Melalui program tahunan Pengenalan Lingkungan Sekolah (PLS), para siswa tidak hanya duduk di kelas, tetapi praktik langsung bersama Rumah Edukasi Rempah AIG Bunda Nisa dan tim ChemImpact dari Departemen Kimia Universitas Diponegoro (Undip). Mereka belajar bahwa jahe, kunyit, dan sereh bukan sekadar bumbu dapur, melainkan aset kesehatan dan ekonomi yang bernilai tinggi.

Rebranding Jamu di Mata Generasi Alpha
Pendekatan yang dilakukan tergolong unik. Owner AIG Bunda Nisa, Susmulyati, bersama tim ahli dari Undip, tidak menggunakan istilah medis yang rumit. Para siswa diajak memahami bahwa rasa lezat pada nasi kuning, rendang, dan soto yang mereka konsumsi sehari-hari berasal dari kekuatan rempah yang sedang mereka pelajari.
Prof. Dr. Bambang Cahyono, Ketua tim pengabdian Undip, menekankan pentingnya literasi sains terapan sejak dini. Untuk menarik perhatian generasi Alpha yang visual, edukasi diperkuat dengan enam video animasi durasi pendek yang menjelaskan khasiat bunga telang, kayu secang, hingga umbi-umbian secara interaktif.

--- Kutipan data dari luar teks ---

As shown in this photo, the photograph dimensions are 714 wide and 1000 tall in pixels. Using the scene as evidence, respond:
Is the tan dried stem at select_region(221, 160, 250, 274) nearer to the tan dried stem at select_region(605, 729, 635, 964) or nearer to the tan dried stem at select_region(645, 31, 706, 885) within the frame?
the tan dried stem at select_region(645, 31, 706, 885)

Simulasi Produksi: Dari Geprek Hingga Branding
Daya tarik utama kegiatan ini adalah sesi praktik lapangan yang dipandu Budi Prasetyawan. Siswa tidak hanya menonton, mereka belajar:
- Teknis Pengolahan: Mencuci, menggeprek kunyit, hingga memeras lemon dengan rasio yang tepat.
- Higiene & Kemasan: Mempelajari pentingnya kebersihan dan estetika kemasan, termasuk memasang stiker branding pada botol minuman.
- Filosofi Konsumsi: Menikmati hasil racikan sendiri sebagai bentuk apresiasi terhadap karya lokal.
Kepala SDN 01 Asinan, Sri Rahayu, mengapresiasi pola pendidikan luar ruang ini. Menurutnya, menanamkan pola hidup sehat berbasis kearifan lokal jauh lebih efektif dilakukan melalui praktik langsung daripada sekadar teori di buku pelajaran.
Dengan kolaborasi antara akademisi, praktisi rempah, dan sekolah, diharapkan muncul generasi baru yang tidak hanya bangga mengonsumsi jamu, tetapi juga mampu mengolah kekayaan hayati Indonesia menjadi produk yang kompetitif di masa depan.



















Tinggalkan Balasan
Anda harus masuk untuk berkomentar.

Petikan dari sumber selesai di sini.